DIRECTIONS FOR THIS TASK - Copy out each of the items below word for word, without any changes.

INFORMATION SHOWN -
******

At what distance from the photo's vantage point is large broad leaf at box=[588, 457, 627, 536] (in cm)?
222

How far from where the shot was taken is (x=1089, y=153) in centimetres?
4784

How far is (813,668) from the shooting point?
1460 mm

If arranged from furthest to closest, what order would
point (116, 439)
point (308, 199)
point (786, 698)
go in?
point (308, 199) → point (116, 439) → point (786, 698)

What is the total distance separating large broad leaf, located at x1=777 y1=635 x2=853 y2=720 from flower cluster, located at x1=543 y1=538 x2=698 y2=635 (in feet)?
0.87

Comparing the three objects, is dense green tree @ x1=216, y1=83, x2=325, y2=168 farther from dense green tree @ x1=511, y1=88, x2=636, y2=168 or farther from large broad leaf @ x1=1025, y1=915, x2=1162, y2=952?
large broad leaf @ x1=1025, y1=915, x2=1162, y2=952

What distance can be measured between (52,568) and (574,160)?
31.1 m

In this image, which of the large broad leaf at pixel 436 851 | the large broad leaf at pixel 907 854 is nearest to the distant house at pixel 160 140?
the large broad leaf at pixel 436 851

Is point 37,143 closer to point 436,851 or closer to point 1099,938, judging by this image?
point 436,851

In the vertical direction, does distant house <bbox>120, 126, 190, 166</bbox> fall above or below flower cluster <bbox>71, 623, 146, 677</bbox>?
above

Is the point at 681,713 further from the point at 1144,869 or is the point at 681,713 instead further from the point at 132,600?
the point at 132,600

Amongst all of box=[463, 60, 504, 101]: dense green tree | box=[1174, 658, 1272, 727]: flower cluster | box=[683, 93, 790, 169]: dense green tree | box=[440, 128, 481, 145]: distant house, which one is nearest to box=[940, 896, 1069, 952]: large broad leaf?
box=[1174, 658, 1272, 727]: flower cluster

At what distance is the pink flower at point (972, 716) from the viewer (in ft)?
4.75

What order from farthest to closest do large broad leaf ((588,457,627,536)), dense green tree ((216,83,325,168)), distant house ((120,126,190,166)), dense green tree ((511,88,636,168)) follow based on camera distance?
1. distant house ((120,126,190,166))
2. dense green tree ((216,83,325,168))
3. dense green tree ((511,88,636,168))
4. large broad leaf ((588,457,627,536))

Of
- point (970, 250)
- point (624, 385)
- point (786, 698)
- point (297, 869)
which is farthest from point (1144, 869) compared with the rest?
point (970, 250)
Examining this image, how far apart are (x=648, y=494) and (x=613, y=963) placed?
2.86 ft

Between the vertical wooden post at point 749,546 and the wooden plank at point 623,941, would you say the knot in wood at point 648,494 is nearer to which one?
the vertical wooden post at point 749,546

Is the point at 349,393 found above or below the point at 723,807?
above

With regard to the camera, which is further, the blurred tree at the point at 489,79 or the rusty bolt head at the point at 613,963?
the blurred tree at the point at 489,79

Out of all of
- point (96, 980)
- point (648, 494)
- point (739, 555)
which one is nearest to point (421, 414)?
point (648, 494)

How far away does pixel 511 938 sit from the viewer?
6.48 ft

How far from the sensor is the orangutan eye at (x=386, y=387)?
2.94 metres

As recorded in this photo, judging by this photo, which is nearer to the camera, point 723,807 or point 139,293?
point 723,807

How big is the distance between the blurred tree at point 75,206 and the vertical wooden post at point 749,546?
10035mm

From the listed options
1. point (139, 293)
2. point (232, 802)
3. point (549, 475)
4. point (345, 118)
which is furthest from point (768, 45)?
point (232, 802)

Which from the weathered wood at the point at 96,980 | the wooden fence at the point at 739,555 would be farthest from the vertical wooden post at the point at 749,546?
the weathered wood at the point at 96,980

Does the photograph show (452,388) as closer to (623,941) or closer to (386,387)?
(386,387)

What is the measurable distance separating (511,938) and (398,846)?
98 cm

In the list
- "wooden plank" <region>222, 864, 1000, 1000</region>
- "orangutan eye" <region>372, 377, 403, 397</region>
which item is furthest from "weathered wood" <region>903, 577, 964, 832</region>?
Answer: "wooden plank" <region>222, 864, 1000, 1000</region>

******

WORKED ANSWER -
At what distance from the photo's vantage point is large broad leaf at box=[588, 457, 627, 536] (in cm)?
222

How far from where the shot was taken is (x=1089, y=153) in centimetres?
4784

How far is (813,668) from the shooting point?
1460 mm

If arranged from furthest to closest, what order would
point (116, 439)
point (308, 199)
point (786, 698)
go in?
point (308, 199) → point (116, 439) → point (786, 698)

What is the total distance separating large broad leaf, located at x1=777 y1=635 x2=853 y2=720 from flower cluster, located at x1=543 y1=538 x2=698 y2=635 (in feet)?
0.87

Comparing the three objects, is dense green tree @ x1=216, y1=83, x2=325, y2=168 farther from dense green tree @ x1=511, y1=88, x2=636, y2=168 or farther from large broad leaf @ x1=1025, y1=915, x2=1162, y2=952?
large broad leaf @ x1=1025, y1=915, x2=1162, y2=952

What distance can be measured between (52,568) and (574,160)?
31.1 m

In this image, which of the large broad leaf at pixel 436 851 | the large broad leaf at pixel 907 854 is nearest to the distant house at pixel 160 140?
the large broad leaf at pixel 436 851

Is point 37,143 closer to point 436,851 or closer to point 1099,938, judging by this image?
point 436,851

In the vertical direction, does distant house <bbox>120, 126, 190, 166</bbox> fall above or below flower cluster <bbox>71, 623, 146, 677</bbox>?
above

Is the point at 681,713 further from the point at 1144,869 or is the point at 681,713 instead further from the point at 132,600?
the point at 132,600

Amongst all of box=[463, 60, 504, 101]: dense green tree | box=[1174, 658, 1272, 727]: flower cluster | box=[683, 93, 790, 169]: dense green tree | box=[440, 128, 481, 145]: distant house, which one is nearest to box=[940, 896, 1069, 952]: large broad leaf?
box=[1174, 658, 1272, 727]: flower cluster

At what distance is the pink flower at point (972, 716) from the viewer (in ft)?
4.75

What order from farthest to closest do large broad leaf ((588,457,627,536)), dense green tree ((216,83,325,168)), distant house ((120,126,190,166)), dense green tree ((511,88,636,168)) follow based on camera distance?
1. distant house ((120,126,190,166))
2. dense green tree ((216,83,325,168))
3. dense green tree ((511,88,636,168))
4. large broad leaf ((588,457,627,536))

Of
- point (970, 250)
- point (624, 385)
- point (786, 698)
- point (297, 869)
which is farthest from point (1144, 869) compared with the rest?
point (970, 250)
Examining this image, how far apart are (x=648, y=494) and (x=613, y=963) placed?
2.86 ft

Between the vertical wooden post at point 749,546 and the wooden plank at point 623,941, would you say the knot in wood at point 648,494 is nearer to which one?
the vertical wooden post at point 749,546

Is the point at 349,393 found above or below the point at 723,807?
above

With regard to the camera, which is further, the blurred tree at the point at 489,79 or the rusty bolt head at the point at 613,963?
the blurred tree at the point at 489,79

Out of all of
- point (96, 980)
- point (648, 494)
- point (739, 555)
which one is nearest to point (421, 414)?
point (648, 494)

How far away does pixel 511 938 sit from the viewer?
6.48 ft

How far from the sensor is the orangutan eye at (x=386, y=387)?
2.94 metres

As recorded in this photo, judging by this photo, which is nearer to the camera, point 723,807 or point 139,293?
point 723,807

How big is the distance between the blurred tree at point 75,206 and the vertical wooden post at point 749,546?
10035mm

From the listed options
1. point (139, 293)
2. point (232, 802)
3. point (549, 475)
4. point (345, 118)
which is furthest from point (768, 45)?
point (232, 802)

Which from the weathered wood at the point at 96,980 | the wooden fence at the point at 739,555 would be farthest from the vertical wooden post at the point at 749,546?
the weathered wood at the point at 96,980

Does the photograph show (452,388) as closer to (623,941) or closer to (386,387)?
(386,387)

What is the measurable distance separating (511,938) and (398,846)?
98 cm

In the list
- "wooden plank" <region>222, 864, 1000, 1000</region>
- "orangutan eye" <region>372, 377, 403, 397</region>
which item is furthest from "weathered wood" <region>903, 577, 964, 832</region>?
Answer: "wooden plank" <region>222, 864, 1000, 1000</region>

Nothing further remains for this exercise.